Records for the task.
◆ ◆ ◆
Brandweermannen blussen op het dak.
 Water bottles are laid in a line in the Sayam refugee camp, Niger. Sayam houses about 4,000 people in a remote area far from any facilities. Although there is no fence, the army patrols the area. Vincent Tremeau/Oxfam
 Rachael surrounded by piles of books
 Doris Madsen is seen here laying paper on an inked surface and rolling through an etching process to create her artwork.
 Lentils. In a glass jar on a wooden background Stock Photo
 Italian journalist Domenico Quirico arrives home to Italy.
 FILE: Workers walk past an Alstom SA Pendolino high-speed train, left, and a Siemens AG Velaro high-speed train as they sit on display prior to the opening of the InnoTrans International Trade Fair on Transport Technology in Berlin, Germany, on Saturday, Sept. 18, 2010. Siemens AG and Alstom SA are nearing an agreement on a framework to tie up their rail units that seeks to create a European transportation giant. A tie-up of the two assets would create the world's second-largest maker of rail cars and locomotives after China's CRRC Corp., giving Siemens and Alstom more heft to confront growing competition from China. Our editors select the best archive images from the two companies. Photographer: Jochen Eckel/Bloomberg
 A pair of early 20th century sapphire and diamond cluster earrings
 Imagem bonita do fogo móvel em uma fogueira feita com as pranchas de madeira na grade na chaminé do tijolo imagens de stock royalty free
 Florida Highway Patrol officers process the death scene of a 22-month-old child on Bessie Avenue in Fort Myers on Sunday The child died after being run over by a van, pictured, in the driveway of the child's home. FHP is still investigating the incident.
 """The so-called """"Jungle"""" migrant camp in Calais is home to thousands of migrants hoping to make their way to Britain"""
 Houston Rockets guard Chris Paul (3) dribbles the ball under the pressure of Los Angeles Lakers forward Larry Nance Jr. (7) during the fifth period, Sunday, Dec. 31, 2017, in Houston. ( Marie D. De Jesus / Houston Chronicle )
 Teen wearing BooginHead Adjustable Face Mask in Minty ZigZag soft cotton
◆ ◆ ◆
Task. Where does the word "process" appear in the listing? List each line that holds it.

Completed exercise.
 Doris Madsen is seen here laying paper on an inked surface and rolling through an etching process to create her artwork.
 Florida Highway Patrol officers process the death scene of a 22-month-old child on Bessie Avenue in Fort Myers on Sunday The child died after being run over by a van, pictured, in the driveway of the child's home. FHP is still investigating the incident.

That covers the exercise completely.